Introduction
Les défauts osseux de la crête alvéolaire représentent un sujet complexe pour la réhabilitation prothétique dans la pratique dentaire. L’os autogène ou les substituts osseux de différentes origines sont la méthode la plus souvent employée pour le traitement de ces défauts. Les principaux avantages des biomatériaux par rapport aux greffes osseuses autogènes sont la disponibilité du volume nécessaire et l’absence d’un site donneur, résultant en une moindre morbidité post-opératoire.

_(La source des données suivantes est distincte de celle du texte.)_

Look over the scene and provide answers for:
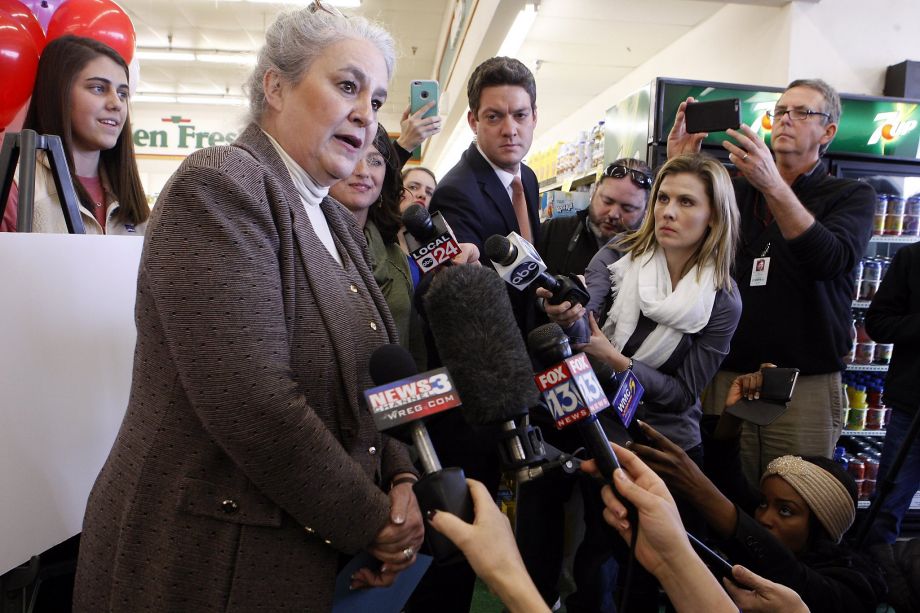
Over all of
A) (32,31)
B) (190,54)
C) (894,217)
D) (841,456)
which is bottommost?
(841,456)

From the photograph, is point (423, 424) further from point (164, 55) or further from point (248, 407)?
point (164, 55)

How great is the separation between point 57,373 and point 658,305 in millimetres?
1488

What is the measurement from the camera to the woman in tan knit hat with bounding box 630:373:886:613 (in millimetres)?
1280

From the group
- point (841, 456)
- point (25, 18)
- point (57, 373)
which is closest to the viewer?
point (57, 373)

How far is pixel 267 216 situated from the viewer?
0.97 meters

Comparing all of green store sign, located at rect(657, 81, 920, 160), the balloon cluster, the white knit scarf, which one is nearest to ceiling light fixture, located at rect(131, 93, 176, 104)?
the balloon cluster

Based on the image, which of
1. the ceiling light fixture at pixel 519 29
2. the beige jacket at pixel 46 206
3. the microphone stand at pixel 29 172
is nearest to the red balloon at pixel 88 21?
the beige jacket at pixel 46 206

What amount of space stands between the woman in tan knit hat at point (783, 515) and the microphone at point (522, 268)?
14.2 inches

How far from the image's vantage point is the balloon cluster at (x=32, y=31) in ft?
7.15

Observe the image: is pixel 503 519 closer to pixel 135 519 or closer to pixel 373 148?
pixel 135 519

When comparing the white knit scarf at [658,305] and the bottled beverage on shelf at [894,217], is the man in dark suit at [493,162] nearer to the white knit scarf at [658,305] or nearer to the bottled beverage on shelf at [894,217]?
the white knit scarf at [658,305]

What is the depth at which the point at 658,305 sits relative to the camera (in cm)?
181

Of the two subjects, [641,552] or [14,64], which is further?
[14,64]

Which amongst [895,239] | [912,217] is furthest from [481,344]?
[912,217]
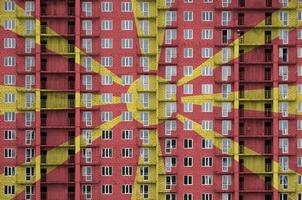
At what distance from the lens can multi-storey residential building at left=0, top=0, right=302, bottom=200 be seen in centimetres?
8525

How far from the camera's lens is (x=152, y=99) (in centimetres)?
8631

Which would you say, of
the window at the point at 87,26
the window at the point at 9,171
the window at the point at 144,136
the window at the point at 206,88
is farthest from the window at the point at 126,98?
the window at the point at 9,171

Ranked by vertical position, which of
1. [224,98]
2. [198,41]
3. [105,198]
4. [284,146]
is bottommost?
[105,198]

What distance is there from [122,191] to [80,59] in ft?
59.6

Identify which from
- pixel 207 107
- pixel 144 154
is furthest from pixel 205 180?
pixel 207 107

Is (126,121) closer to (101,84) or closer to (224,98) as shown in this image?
(101,84)

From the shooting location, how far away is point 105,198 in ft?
281

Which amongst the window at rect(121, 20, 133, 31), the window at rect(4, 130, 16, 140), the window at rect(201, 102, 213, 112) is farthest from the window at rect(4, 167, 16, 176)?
the window at rect(201, 102, 213, 112)

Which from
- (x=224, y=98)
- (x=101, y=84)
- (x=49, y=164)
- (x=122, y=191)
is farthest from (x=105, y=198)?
(x=224, y=98)

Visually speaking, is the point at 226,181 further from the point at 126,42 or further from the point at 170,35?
the point at 126,42

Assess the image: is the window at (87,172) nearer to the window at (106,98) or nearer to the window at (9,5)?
the window at (106,98)

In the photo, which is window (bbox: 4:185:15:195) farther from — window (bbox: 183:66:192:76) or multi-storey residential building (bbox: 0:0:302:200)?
window (bbox: 183:66:192:76)

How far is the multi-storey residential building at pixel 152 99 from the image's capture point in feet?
280

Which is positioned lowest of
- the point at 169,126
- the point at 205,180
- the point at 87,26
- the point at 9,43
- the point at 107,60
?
the point at 205,180
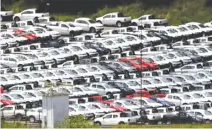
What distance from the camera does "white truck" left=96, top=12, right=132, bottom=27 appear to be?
249ft

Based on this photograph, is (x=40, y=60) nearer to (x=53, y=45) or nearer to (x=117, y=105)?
(x=53, y=45)

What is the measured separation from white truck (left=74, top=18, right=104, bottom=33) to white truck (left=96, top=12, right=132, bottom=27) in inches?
46.2

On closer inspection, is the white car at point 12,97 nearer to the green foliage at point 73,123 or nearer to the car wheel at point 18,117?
the car wheel at point 18,117

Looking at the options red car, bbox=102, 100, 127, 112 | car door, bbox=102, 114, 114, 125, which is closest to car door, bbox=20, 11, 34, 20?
red car, bbox=102, 100, 127, 112

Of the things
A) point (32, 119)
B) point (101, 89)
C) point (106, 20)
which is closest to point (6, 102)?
point (32, 119)

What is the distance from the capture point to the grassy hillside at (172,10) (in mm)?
78188

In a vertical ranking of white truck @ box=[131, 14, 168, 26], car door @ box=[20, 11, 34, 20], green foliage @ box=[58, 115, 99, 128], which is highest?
car door @ box=[20, 11, 34, 20]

Au niveau histologique et cellulaire le processus de cicatrisation osseuse a été bien étudié. Il comprend la formation et la maturation d’un caillot sanguin, l’infiltration de fibroblastes, l’établissement d’une matrice provisoire qui sera remplacée par de l’os néo-formé, conduisant, finalement, à la formation de l’os spongieux et de la moelle osseuse (5).

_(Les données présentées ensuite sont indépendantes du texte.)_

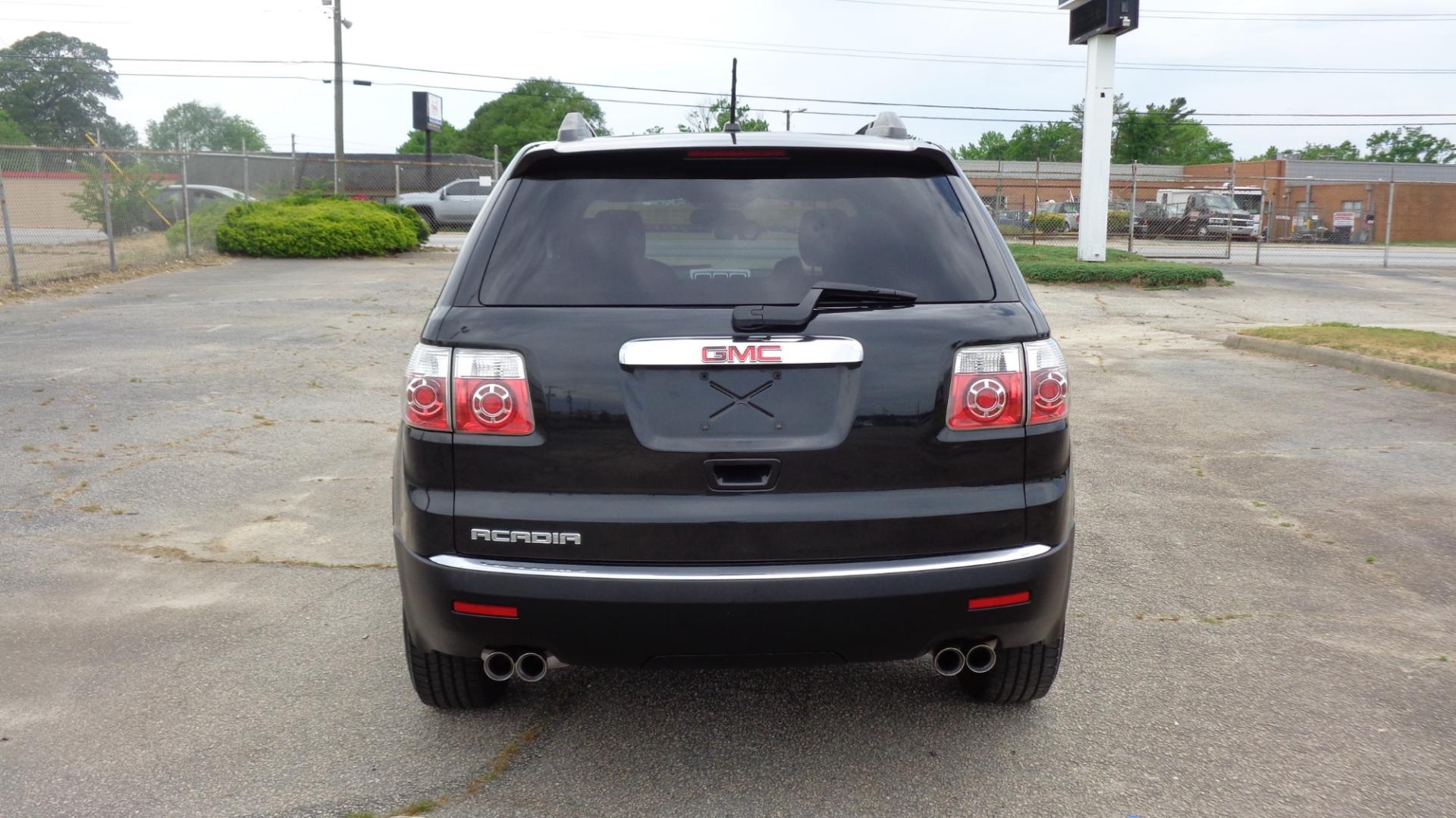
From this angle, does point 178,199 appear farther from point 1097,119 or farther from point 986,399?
point 986,399

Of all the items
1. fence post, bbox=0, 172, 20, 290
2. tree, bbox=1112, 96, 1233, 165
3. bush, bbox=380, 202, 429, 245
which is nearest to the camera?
fence post, bbox=0, 172, 20, 290

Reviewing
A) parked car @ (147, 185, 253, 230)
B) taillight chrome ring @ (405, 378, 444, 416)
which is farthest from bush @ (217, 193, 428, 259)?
taillight chrome ring @ (405, 378, 444, 416)

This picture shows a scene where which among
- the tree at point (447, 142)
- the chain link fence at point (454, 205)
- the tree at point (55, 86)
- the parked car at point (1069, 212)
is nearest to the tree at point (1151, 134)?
the chain link fence at point (454, 205)

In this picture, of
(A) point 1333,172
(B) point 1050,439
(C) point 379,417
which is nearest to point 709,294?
(B) point 1050,439

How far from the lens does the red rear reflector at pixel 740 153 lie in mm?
3125

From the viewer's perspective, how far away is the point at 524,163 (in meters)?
3.16

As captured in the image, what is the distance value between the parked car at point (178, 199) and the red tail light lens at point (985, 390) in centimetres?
2225

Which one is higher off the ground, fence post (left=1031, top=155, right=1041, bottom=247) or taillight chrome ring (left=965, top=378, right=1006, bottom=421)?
fence post (left=1031, top=155, right=1041, bottom=247)

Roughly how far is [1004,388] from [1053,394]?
148 millimetres

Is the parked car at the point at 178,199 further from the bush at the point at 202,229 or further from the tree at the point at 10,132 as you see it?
the tree at the point at 10,132

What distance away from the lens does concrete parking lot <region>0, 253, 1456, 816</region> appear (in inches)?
123

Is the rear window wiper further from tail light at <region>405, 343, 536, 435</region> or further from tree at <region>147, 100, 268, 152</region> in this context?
tree at <region>147, 100, 268, 152</region>

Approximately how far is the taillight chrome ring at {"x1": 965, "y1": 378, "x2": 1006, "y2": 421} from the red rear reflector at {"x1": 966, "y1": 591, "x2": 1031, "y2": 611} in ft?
1.44

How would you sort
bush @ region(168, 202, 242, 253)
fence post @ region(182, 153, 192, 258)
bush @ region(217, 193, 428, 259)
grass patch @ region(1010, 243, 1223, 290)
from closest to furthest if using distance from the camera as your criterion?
grass patch @ region(1010, 243, 1223, 290) → fence post @ region(182, 153, 192, 258) → bush @ region(168, 202, 242, 253) → bush @ region(217, 193, 428, 259)
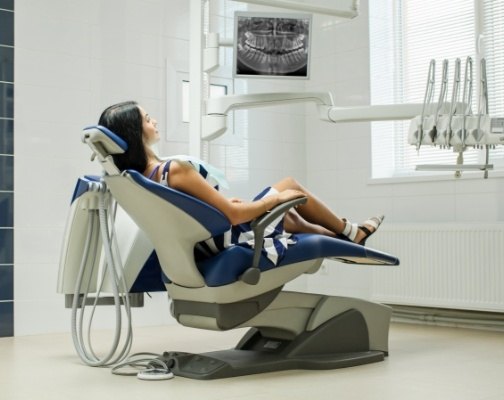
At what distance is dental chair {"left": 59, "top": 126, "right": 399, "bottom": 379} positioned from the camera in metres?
3.45

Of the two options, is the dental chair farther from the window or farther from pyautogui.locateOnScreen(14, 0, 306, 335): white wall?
the window

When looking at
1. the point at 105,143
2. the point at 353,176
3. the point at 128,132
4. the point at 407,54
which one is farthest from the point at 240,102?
the point at 407,54

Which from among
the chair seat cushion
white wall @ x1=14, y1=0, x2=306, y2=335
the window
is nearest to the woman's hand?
the chair seat cushion

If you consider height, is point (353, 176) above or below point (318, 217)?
above

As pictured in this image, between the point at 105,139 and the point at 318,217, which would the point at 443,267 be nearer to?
the point at 318,217

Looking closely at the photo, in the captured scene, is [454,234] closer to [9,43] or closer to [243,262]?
[243,262]

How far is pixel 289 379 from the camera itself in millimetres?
3537

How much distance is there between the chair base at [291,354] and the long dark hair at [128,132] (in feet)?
3.10

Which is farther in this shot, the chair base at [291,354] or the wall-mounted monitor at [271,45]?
the wall-mounted monitor at [271,45]

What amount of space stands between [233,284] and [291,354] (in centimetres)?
52

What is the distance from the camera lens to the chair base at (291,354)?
3.61 meters

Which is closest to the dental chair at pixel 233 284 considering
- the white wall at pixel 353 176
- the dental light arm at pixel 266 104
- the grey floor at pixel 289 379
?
the grey floor at pixel 289 379

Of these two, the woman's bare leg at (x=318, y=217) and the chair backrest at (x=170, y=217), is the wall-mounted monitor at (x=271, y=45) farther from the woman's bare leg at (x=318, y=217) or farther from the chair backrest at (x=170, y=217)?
the chair backrest at (x=170, y=217)

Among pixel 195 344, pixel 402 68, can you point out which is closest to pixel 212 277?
pixel 195 344
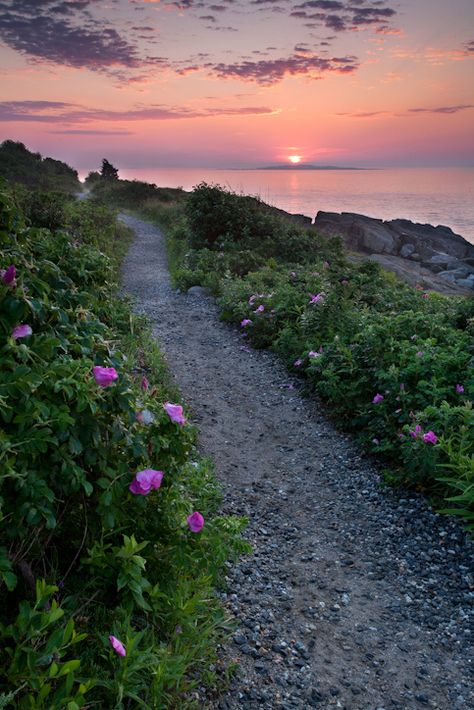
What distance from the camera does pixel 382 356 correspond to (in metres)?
5.93

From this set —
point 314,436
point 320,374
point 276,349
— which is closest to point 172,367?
point 276,349

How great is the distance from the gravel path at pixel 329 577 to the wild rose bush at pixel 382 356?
32 centimetres

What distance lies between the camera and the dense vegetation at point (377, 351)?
4562 millimetres

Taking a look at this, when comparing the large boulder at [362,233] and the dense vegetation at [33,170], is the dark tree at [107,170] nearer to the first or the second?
the dense vegetation at [33,170]

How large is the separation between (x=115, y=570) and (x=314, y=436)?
3.42m

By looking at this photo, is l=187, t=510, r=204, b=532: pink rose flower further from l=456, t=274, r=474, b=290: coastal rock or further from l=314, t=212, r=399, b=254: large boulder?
l=314, t=212, r=399, b=254: large boulder

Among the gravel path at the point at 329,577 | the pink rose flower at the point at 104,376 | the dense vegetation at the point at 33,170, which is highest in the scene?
the dense vegetation at the point at 33,170

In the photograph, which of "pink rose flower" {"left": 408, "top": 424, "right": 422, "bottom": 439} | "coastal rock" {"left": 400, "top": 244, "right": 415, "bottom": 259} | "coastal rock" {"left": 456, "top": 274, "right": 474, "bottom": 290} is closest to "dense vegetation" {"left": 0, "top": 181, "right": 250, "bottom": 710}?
"pink rose flower" {"left": 408, "top": 424, "right": 422, "bottom": 439}

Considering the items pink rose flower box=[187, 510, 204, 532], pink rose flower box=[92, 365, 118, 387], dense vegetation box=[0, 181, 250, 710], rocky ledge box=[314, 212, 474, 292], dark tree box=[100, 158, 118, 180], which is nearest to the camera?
dense vegetation box=[0, 181, 250, 710]

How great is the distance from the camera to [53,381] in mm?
2418

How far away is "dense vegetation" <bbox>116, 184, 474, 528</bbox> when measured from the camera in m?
4.56

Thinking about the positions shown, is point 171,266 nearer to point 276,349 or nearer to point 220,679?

L’ostéogenèse et l’angiogenèse sont deux processus étroitement liés et impliqués dans la croissance, la réparation et le remodelage osseux (15). Au niveau moléculaire, actuellement, peu d’études existent sur l’expression génétique menant à la cicatrisation et la réparation osseuses. Pendant le processus de cicatrisation de l’os alvéolaire, des plaquettes, diverses protéines de la matrice extra-cellulaire et des facteurs de croissance osseuse (BMPs) sont exprimés, initiant l’ostéogenèse et l’angiogenèse (9). Différentes études ont permis de mettre en évidence que la biostimulation aux lasers diode augmente l’expression des gènes de l’ostéogenèse RUNx2, Col1, BMPs, OCN, PDGF-B, VEGF (5,11, 13, 24i), exerçant, ainsi, une action d’ostéoinduction (18).

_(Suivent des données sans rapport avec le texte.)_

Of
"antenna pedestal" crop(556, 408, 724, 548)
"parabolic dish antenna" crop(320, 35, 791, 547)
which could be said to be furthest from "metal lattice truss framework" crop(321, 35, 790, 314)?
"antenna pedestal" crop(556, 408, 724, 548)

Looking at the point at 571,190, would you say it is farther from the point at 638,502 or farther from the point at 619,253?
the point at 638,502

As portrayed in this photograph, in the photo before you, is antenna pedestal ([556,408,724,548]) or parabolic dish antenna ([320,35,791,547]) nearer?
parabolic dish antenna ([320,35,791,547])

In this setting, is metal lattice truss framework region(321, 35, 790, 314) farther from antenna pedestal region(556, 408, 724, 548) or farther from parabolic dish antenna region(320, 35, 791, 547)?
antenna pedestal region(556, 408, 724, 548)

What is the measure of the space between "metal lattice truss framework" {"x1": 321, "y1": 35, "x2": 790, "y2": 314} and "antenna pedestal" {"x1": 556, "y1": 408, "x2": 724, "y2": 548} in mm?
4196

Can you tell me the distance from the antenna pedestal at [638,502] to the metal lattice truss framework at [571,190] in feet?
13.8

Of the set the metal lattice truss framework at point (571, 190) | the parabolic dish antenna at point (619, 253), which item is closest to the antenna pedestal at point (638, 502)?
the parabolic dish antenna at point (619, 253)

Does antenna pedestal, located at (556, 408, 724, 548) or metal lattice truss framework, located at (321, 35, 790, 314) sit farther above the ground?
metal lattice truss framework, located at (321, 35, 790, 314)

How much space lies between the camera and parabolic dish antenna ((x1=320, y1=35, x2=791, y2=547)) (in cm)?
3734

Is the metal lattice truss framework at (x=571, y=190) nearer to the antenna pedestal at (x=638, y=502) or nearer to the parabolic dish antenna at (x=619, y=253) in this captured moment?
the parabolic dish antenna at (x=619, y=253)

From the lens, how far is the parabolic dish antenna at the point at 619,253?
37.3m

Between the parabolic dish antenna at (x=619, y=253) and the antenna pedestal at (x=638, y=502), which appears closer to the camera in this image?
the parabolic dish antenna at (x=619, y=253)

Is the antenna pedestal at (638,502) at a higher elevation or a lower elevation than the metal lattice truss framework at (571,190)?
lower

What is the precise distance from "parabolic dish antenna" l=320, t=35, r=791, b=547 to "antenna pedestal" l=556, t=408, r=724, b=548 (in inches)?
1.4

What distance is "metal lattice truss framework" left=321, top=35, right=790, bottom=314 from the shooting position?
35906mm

Actuellement, des approches thérapeutiques pour accroître le potentiel régénératif osseux sont disponibles et continuent d’être optimisées. Parmi celles-ci, l’utilisation des lasers de différentes longueurs d’onde est une technique prometteuse. Utilisée dans plusieurs domaines médicaux, y compris la chirurgie dentaire, dans le traitement de défauts osseux provoqués par des extractions dentaires, infections, kystes ou traumatismes, elle apporte des résultats significatifs.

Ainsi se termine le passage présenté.